Severe acute respiratory syndrome (SARS)-CoV and SARS-CoV-2 infections are
characterized by remarkable differences, including infectivity and case fatality rate.
The underlying mechanisms are not well understood, illustrating major knowledge gaps of
coronavirus biology. In this study, protein expression of the SARS-CoV- and
SARS-CoV-2-infected human lung epithelial cell line Calu-3 was analyzed using
data-independent acquisition–mass spectrometry. This resulted in a comprehensive
map of infection-related proteome-wide expression changes in human cells covering the
quantification of 7478 proteins across four time points.
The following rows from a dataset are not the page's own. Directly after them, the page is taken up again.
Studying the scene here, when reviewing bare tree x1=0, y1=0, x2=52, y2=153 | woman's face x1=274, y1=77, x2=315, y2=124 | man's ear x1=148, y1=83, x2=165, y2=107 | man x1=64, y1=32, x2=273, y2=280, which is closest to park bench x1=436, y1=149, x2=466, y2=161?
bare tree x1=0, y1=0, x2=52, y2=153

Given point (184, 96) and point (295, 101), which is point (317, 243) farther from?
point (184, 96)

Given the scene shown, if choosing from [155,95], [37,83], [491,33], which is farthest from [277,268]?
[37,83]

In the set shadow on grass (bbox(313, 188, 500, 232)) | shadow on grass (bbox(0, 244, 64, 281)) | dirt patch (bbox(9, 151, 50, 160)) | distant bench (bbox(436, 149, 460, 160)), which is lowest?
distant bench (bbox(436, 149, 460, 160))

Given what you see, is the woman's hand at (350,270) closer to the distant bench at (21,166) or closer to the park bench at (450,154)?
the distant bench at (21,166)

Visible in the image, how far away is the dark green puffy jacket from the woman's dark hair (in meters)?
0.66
Most notably, the activation of
interferon type-I response was observed, which is surprisingly absent in several
proteome studies. The data reveal that SARS-CoV-2 triggers interferon-stimulated gene
expression much stronger than SARS-CoV, which reflects the already described differences
in interferon sensitivity. Potentially, this may be caused by the enhanced abundance of
the viral M protein of SARS-CoV in comparison to SARS-CoV-2, which is a known inhibitor
of type I interferon expression. This study expands the knowledge on the host response
to SARS-CoV-2 infections on a global scale using an infection model, which seems to be
well suited to analyze the innate immunity.